## [Prompt]
Please repeat, word for word, the part of the records that opens with the line containing "Which object is" and runs through the end of the records, including that first line and the last line.

## [Dataset]
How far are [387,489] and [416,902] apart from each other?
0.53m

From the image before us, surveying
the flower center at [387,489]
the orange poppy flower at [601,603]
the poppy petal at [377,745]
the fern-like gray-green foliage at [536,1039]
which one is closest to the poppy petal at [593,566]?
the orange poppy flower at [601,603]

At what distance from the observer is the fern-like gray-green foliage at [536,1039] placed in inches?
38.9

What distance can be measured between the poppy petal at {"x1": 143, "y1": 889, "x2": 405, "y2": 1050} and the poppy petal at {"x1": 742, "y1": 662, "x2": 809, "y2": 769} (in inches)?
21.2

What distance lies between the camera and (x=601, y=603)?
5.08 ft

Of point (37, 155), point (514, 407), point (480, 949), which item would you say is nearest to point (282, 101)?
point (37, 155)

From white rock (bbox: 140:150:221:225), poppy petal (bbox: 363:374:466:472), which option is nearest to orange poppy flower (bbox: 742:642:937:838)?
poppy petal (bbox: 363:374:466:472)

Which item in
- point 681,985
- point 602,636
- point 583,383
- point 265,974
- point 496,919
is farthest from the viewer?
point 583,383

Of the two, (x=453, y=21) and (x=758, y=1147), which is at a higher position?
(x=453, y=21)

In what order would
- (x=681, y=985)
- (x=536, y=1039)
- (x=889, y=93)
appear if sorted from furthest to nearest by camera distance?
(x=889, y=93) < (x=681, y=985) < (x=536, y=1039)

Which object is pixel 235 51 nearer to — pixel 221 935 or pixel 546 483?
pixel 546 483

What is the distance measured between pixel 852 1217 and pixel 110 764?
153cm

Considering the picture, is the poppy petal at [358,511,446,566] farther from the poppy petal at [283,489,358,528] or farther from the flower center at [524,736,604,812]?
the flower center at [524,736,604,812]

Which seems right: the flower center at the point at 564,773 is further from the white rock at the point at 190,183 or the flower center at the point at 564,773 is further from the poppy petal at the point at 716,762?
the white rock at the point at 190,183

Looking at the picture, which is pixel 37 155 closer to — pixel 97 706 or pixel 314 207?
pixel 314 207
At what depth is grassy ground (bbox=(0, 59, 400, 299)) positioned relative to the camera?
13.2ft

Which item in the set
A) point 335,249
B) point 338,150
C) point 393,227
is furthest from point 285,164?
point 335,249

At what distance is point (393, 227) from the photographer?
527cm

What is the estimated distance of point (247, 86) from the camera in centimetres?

## [Answer in full]
Which object is pixel 235 51 nearer to — pixel 221 935 or pixel 546 483?
pixel 546 483

What is the distance measured between pixel 852 1217 and pixel 110 764?
153cm

Considering the picture, is the poppy petal at [358,511,446,566] farther from the poppy petal at [283,489,358,528] or farther from the flower center at [524,736,604,812]?
the flower center at [524,736,604,812]

Which seems right: the flower center at the point at 564,773 is further from the white rock at the point at 190,183 or the flower center at the point at 564,773 is further from the poppy petal at the point at 716,762?
the white rock at the point at 190,183

Looking at the picture, which is pixel 37 155 closer to — pixel 97 706 or pixel 314 207?
pixel 314 207
At what depth is grassy ground (bbox=(0, 59, 400, 299)) positioned relative to the camera?
13.2ft

Which item in the set
A) point 335,249
B) point 338,150
C) point 393,227
is furthest from point 285,164?
point 335,249

At what distance is point (393, 227) from the photographer?
527cm

What is the estimated distance of point (247, 86) from the camera in centimetres?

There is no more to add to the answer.